時間軸をシャッフルした斬新なストーリー構成と独自の音楽センスは見るものを魅了し、未だ根強いファンを生み続けています。
パルプ・フィクション

あらすじ
レストランにて強盗を企てるカップルがいた。一方、盗まれたスーツケースを取り戻しに行くギャングのヴィンセントとジュールス。その道中でヴィンセントは相棒のジュールスにボスが留守にしている間、妻のミアの世話係を頼まれていると話す。そのまた一方では八百長試合により大金を手にしたボクサーは裏切ったギャングのボスから逃げるため恋人と荷造りをしていたが…。
原題
Pulp Fiction
公開日
1994年10月8日
上映時間
154分
予告編
キャスト
- クエンティン・タランティーノ(監督)
- ジョン・トラボルタ
- サミュエル・L・ジャクソン
- ユマ・サーマン
- ティム・ロス
- アマンダ・プラマー
- エリック・ストルツ
- ロザンナ・アークエット
- ヴィング・レイムス
- マリア・デ・メディロス
- ハーヴェイ・カイテル
- クリストファー・ウォーケン
- ブルース・ウィリス
作品評価
- 映像
- 脚本
- キャスト
- 音楽
- リピート度
- グロ度
- 総合評価
考察レビュー

前作レザボア・ドッグスでカルト的ヒットを記録したタランティーノはもっと大衆に受けるため、エンターテイメント性及び笑いどころが必要だと考えました。
前作のヒットで資金も手に入れたタランティーノは、新たな脚本を執筆。
制作当時、誰もこの意味不明な脚本にお金を出さなかった中、ミラマックスはタランティーノに賭けた。

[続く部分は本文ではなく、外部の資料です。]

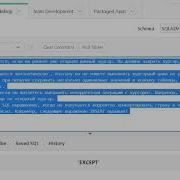 Урок 20 PL SQL Исключения Exception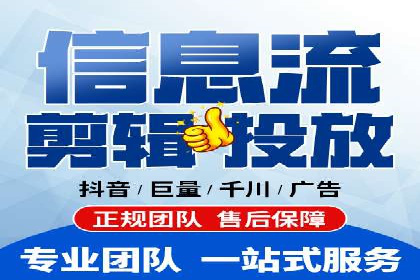 信息流竞价策略优化：成功案例分享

後にミラマックスは、ディズニーに買収され公開当時「 ディズニーで最も暴力的な映画 」と言われました。
僕自身、好きな映画の話になると必ずこの映画の名前を出すくらい大好きな映画です。
もはや説明不要の大名作「 パルプ・フィクション 」ですが、この映画を見た何割かの人は「 わかんなかった 」というリアクションが見受けられます。
よくよく考えてみれば、「 そりゃそういう人もいるか 」と思います。
そう思う理由は
- 明確なストーリーがない
- 会話劇が多いが、物語と関係ない話が多い
恐らく↑が映画に慣れてない人が「 ん? 」となってしまう要因かと思われます。
世の中、映画でも音楽でもお笑いでも一度で理解できない名作はたくさんあります。
この映画は何度も見る価値は十二分にあります。
理由①の「 明確なストーリーがない 」について、元々パルプ・フィクションとは(冒頭に説明もありますが)安っぽい・質の悪い小説を意味します。
アメリカではくだらない話を誰かがすると「 今の話、パルプ・フィクションだな 」というくらい安っぽい、くだらない話という意味です。
実際、ストーリーだけを考えると他の映画に比べて全然大したことないのは否めません。
でも、この映画の凄さはそんな安っぽいストーリーもタランティーノの構成、編集、音楽でここまでオシャレで面白く仕上げたのは脱帽でしかありません。
理由②の「 会話劇が多いが、物語と関係ない話が多い 」について。
この映画は150分もあり、そのほとんどのシーンで誰かが喋っており、それは物語と関係ない無駄話が多く「 一生懸命聞いたのに最後までなんも関係なかったじゃねえか! 」
となる人がいるようで、中々進まないストーリーに退屈を感じてしまう人がいるようです。
基本的にタランティーノ映画は娯楽作品であり、メッセージ性やリアリティなど追及していない物がほとんどです。(決してディスってはいません笑)
タランティーノは、リアリティよりも面白くカッコよければ何でもいいという思考の持ち主なので、肩の力を抜いて登場人物の会話を聞いていれば、この会話はとても楽しく感じると思います。
本作は時間軸をシャッフルさせたオムニバス形式となっており、目まぐるしくシーンが変わるので、家で家事などをしながらの鑑賞には向きません。
なるべく映画に集中できる環境で、いい音響・スピーカーで鑑賞することをおススメします。